Le droit à la sûreté personnelle

Le droit à la sûreté personnelle :

Définition du droit à la sûreté personnelle (Le droit à la sûreté personnelle)

Le droit à la sûreté personnelle est le droit de toute personne, quels que soit son état et son origine, de ne pas être
arbitrairement détenue, c’est-à-dire de ne pas être détenue hors des conditions prévues par la loi.
Ainsi, une détention, une rétention ou encore une retenue ne pourront être considérées comme arbitraires que si elles
sont régies par la loi et qu’elles sont mises en œuvre dans le respect des droits de la défense.
1. Ce principe est largement assuré dans notre droit français. Déclaré par l’article 2 DDHC comme un droit naturel
et imprescriptible, il est proclamé dans l’article 7: « Nul homme ne peut être accusé, arrêté ni détenu que dans
les cas déterminés par la loi, et selon les formes qu’elle a prescrites.
Ceux qui sollicitent, expédient, exécutent ou font exécuter des ordres arbitraires doivent être puni ».
C’est véritablement l’article 66 de la Constitution de 1958 qui offre à tout individu la garantie que
« Nul ne peut être arbitrairement détenu ».
2. Sur un plan international, c’est l’article 5 CESDH qui assure le respect du principe:
« Toute personne a droit à la liberté et à la sûreté.
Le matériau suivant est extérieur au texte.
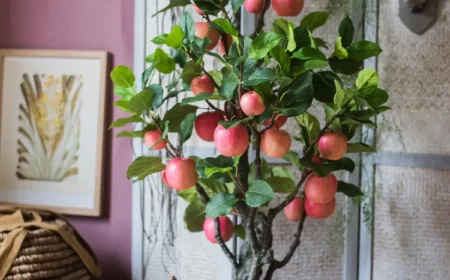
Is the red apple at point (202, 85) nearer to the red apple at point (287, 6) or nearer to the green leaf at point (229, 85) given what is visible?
the green leaf at point (229, 85)

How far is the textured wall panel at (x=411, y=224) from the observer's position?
127 cm

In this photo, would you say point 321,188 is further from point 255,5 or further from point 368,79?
point 255,5

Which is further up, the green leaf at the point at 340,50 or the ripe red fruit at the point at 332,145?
the green leaf at the point at 340,50

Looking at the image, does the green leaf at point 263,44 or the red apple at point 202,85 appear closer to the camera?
the green leaf at point 263,44

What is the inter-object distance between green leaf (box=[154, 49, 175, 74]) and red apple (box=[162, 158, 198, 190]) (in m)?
0.17

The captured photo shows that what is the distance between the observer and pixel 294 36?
848 mm

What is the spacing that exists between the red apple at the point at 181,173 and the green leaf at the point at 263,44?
228 mm

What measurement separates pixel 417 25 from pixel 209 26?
634 mm

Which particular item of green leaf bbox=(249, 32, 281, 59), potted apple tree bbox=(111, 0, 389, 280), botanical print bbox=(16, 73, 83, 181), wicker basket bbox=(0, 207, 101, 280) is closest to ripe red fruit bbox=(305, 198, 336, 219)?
potted apple tree bbox=(111, 0, 389, 280)

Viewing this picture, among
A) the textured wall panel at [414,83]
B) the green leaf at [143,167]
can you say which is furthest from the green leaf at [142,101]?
the textured wall panel at [414,83]

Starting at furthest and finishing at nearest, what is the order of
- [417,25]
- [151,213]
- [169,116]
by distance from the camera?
1. [151,213]
2. [417,25]
3. [169,116]

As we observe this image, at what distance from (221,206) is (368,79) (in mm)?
349

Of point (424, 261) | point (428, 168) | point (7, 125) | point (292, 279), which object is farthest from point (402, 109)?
point (7, 125)

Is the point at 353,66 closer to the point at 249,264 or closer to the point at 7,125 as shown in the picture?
the point at 249,264
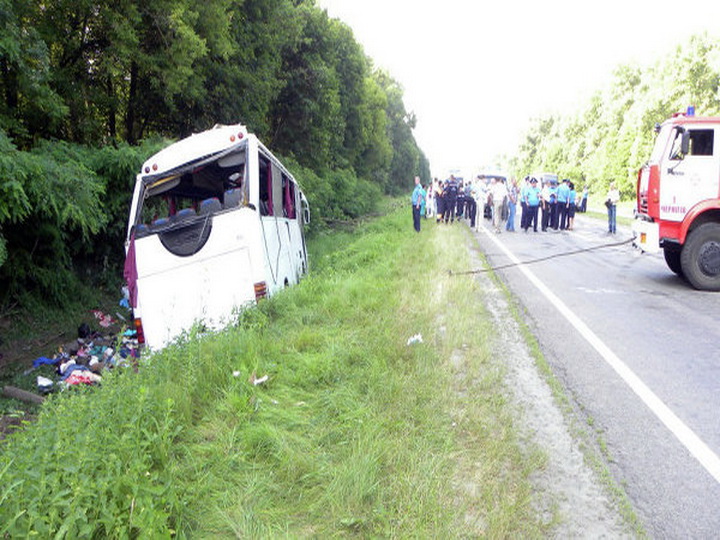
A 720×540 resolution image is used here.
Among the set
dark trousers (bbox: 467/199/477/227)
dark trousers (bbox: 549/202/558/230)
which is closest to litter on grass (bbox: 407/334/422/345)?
dark trousers (bbox: 549/202/558/230)

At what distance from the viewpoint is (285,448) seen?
317 cm

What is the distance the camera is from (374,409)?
370 centimetres

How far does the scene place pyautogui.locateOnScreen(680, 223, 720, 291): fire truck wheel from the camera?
8.38 metres

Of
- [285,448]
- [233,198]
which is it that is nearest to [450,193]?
[233,198]

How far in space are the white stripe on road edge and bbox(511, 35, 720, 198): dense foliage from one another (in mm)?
12891

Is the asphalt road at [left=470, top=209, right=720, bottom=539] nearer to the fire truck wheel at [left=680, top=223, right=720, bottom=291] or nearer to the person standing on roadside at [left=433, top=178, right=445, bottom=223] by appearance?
the fire truck wheel at [left=680, top=223, right=720, bottom=291]

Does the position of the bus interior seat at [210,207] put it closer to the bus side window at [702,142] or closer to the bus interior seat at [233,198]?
the bus interior seat at [233,198]

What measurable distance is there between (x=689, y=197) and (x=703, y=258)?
1027 millimetres

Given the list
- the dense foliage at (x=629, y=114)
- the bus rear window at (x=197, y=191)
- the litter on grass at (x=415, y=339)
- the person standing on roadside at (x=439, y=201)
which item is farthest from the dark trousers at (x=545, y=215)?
the litter on grass at (x=415, y=339)

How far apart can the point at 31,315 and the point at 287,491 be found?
8430 mm

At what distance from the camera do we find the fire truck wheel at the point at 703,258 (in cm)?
838

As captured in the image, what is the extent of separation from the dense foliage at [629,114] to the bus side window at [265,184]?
530 inches

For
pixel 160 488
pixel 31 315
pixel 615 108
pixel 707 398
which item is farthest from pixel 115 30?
pixel 615 108

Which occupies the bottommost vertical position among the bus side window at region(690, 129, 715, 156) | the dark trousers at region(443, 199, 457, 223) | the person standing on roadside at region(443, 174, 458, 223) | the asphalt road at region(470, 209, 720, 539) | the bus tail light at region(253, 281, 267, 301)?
the asphalt road at region(470, 209, 720, 539)
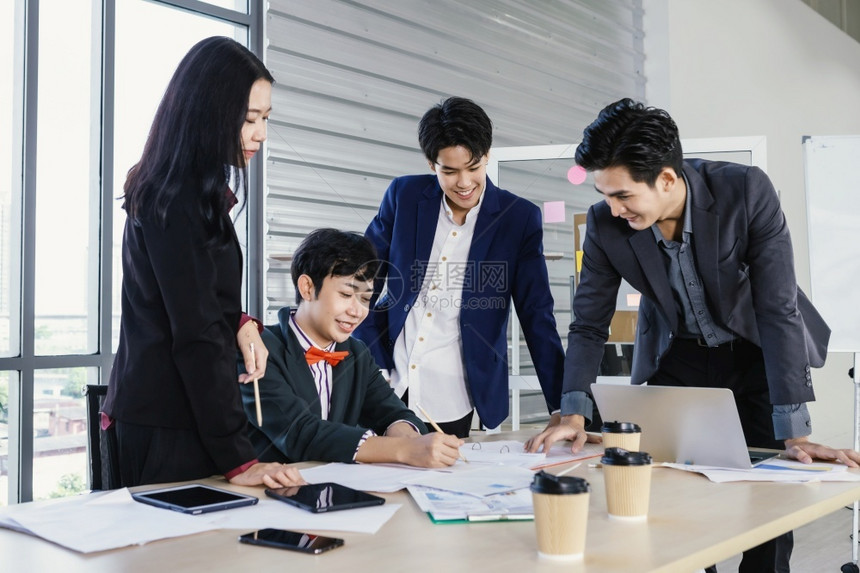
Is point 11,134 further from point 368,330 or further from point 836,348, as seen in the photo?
point 836,348

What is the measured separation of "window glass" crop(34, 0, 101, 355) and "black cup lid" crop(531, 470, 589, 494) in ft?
8.40

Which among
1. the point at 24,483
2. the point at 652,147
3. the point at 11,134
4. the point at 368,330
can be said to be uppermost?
the point at 11,134

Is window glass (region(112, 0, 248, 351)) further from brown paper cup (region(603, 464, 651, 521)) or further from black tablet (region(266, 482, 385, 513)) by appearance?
brown paper cup (region(603, 464, 651, 521))

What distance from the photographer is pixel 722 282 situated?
180 centimetres

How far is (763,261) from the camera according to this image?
68.9 inches

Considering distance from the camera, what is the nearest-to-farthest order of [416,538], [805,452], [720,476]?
[416,538], [720,476], [805,452]

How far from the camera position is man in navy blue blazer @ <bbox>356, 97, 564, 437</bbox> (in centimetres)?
211

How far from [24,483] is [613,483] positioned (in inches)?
97.9

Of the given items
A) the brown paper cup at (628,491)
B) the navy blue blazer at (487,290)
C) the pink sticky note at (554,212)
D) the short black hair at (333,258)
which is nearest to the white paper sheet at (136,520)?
the brown paper cup at (628,491)

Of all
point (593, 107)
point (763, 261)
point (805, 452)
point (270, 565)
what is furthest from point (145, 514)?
point (593, 107)

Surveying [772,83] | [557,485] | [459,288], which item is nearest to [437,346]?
[459,288]

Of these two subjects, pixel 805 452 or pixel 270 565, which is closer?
pixel 270 565

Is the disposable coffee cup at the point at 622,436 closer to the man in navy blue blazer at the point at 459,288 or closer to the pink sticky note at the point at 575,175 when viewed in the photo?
the man in navy blue blazer at the point at 459,288

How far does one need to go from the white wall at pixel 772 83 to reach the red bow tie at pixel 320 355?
12.3ft
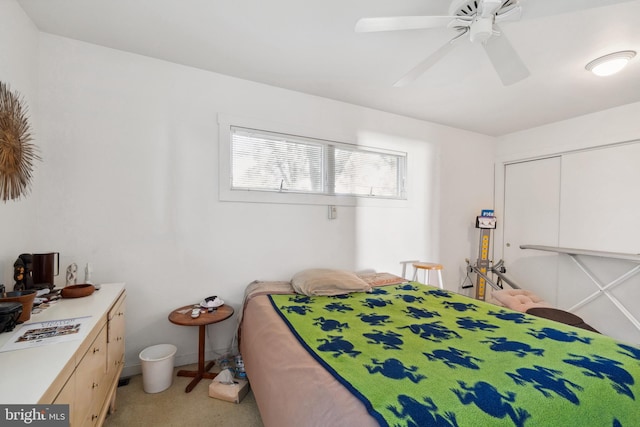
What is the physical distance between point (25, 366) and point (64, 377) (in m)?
0.11

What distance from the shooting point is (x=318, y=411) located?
38.0 inches

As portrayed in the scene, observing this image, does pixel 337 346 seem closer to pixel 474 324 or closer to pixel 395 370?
pixel 395 370

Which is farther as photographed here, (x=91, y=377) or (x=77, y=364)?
(x=91, y=377)

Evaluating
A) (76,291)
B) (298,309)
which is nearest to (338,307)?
(298,309)

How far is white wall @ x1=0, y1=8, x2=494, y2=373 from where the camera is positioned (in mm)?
1944

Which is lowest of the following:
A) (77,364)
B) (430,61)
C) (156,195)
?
(77,364)

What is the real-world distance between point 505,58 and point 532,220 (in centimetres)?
296

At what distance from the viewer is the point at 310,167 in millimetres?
2918

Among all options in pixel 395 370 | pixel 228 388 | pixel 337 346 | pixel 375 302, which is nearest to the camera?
pixel 395 370

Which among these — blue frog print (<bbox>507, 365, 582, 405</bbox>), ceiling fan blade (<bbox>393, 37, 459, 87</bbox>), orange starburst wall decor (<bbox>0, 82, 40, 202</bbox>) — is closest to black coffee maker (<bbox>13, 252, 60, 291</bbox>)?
orange starburst wall decor (<bbox>0, 82, 40, 202</bbox>)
Nul ne peut être privé de sa liberté, sauf dans les cas suivants
et selon les voies légales ».
Pour garantir le respect du droit à la sûreté personnelle, l’autorité judiciaire est investie du devoir de contrôler son effectivité.
Ainsi, le juge devra contrôler la légalité des privations de liberté. Par exemple, la rétention administrative des étrangers
implique nécessairement l’intervention du juge des libertés et de la détention, tout comme le placement en détention provisoire.
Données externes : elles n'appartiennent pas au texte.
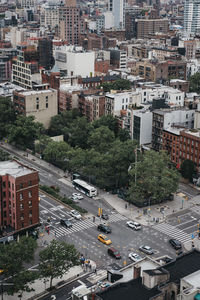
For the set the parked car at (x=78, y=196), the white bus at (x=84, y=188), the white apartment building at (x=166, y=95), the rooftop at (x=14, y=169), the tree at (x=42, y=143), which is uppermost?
the white apartment building at (x=166, y=95)

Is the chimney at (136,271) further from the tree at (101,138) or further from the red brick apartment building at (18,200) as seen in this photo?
the tree at (101,138)

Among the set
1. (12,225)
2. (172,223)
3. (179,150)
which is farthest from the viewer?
(179,150)

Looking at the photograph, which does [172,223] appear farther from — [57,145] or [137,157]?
[57,145]

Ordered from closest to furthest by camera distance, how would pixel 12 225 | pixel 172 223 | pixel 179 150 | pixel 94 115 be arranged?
1. pixel 12 225
2. pixel 172 223
3. pixel 179 150
4. pixel 94 115

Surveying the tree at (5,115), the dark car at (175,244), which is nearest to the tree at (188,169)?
the dark car at (175,244)

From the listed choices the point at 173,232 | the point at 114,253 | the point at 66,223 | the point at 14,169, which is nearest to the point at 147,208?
the point at 173,232

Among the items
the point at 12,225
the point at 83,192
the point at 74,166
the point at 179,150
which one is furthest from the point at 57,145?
the point at 12,225
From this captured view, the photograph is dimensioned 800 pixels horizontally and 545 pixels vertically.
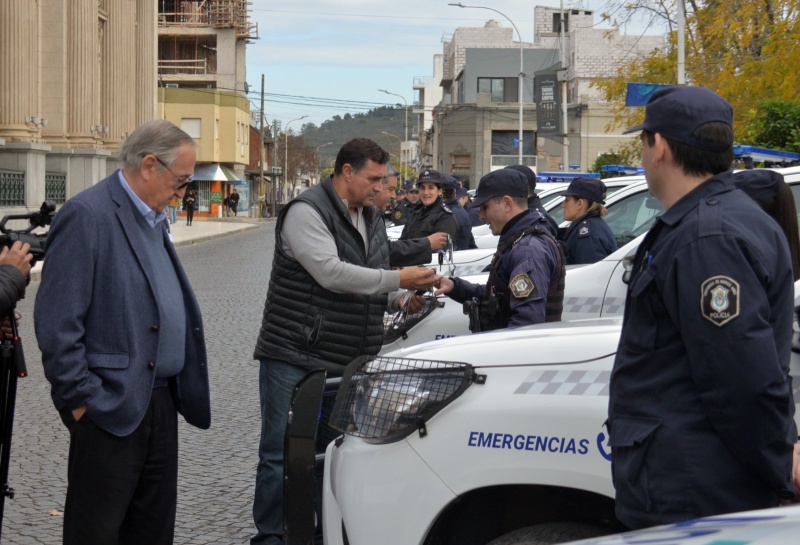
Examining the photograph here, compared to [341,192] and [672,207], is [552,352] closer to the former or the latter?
[672,207]

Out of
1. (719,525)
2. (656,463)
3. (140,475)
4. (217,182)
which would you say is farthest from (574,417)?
(217,182)

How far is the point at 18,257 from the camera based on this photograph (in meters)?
3.98

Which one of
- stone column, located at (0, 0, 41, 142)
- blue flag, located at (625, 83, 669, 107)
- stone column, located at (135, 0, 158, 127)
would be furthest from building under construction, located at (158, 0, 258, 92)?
blue flag, located at (625, 83, 669, 107)

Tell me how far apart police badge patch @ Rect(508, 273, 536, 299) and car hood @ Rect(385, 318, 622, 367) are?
111cm

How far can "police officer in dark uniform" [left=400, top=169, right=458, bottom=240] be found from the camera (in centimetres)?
1128

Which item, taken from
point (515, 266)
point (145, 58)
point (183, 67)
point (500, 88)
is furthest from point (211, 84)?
point (515, 266)

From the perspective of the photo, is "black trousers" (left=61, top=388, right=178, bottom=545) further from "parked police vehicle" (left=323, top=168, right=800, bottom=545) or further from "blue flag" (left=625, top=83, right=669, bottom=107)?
"blue flag" (left=625, top=83, right=669, bottom=107)

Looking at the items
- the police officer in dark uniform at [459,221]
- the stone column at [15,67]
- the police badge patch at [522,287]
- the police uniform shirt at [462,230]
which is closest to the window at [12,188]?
the stone column at [15,67]

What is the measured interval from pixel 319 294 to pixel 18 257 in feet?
4.76

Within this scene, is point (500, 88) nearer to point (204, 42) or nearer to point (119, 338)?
point (204, 42)

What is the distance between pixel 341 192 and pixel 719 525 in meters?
3.31

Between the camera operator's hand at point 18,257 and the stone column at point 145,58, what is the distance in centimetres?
4451

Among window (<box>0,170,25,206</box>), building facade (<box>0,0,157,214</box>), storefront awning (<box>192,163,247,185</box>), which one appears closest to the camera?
window (<box>0,170,25,206</box>)

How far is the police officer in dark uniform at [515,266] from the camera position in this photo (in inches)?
201
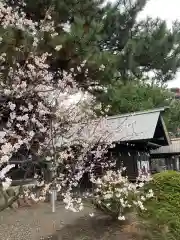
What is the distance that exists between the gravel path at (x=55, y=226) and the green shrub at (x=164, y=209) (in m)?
0.98

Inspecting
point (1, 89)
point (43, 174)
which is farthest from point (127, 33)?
point (1, 89)

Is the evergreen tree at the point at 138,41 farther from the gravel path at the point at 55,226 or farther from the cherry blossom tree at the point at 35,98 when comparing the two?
the gravel path at the point at 55,226

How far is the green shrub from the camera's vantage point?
22.0ft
Détention arbitraire :                    (Le droit à la sûreté personnelle)

Pour s’assurer contre la détention arbitraire, il est possible de poursuivre toutes les autorités de l’État (agents
de l’administration pénitentiaire, magistrats ou fonctionnaires) qui pourront alors être punies pénalement.
– Ainsi, l’article 725 CPP prévoit que: « Nul agent de l’administration pénitentiaire ne peut, à peine d’être poursuivi
et puni comme coupable de détention arbitraire, recevoir ni retenir aucune personne qu’en vertu d’un arrêt ou jugement
de condamnation, d’un mandat de dépôt ou d’arrêt, d’une mandat d’amener lorsque ce mandat doit être suivi
d’incarcération provisoire, ou d’un ordre d’arrestation établi conformément à la loi ».
– L’article 432-4 CP punit de 7 ans d’emprisonnement et de 100 000 euros d’amende le fait, par une personne
dépositaire de l’autorité publique ou chargée d’une mission de service public, agissant dans l’exercice ou à l’occasion
de l’exercice de ses fonctions ou de sa mission, d’ordonner ou d’accomplir arbitrairement
un acte attentatoire à la liberté individuelle.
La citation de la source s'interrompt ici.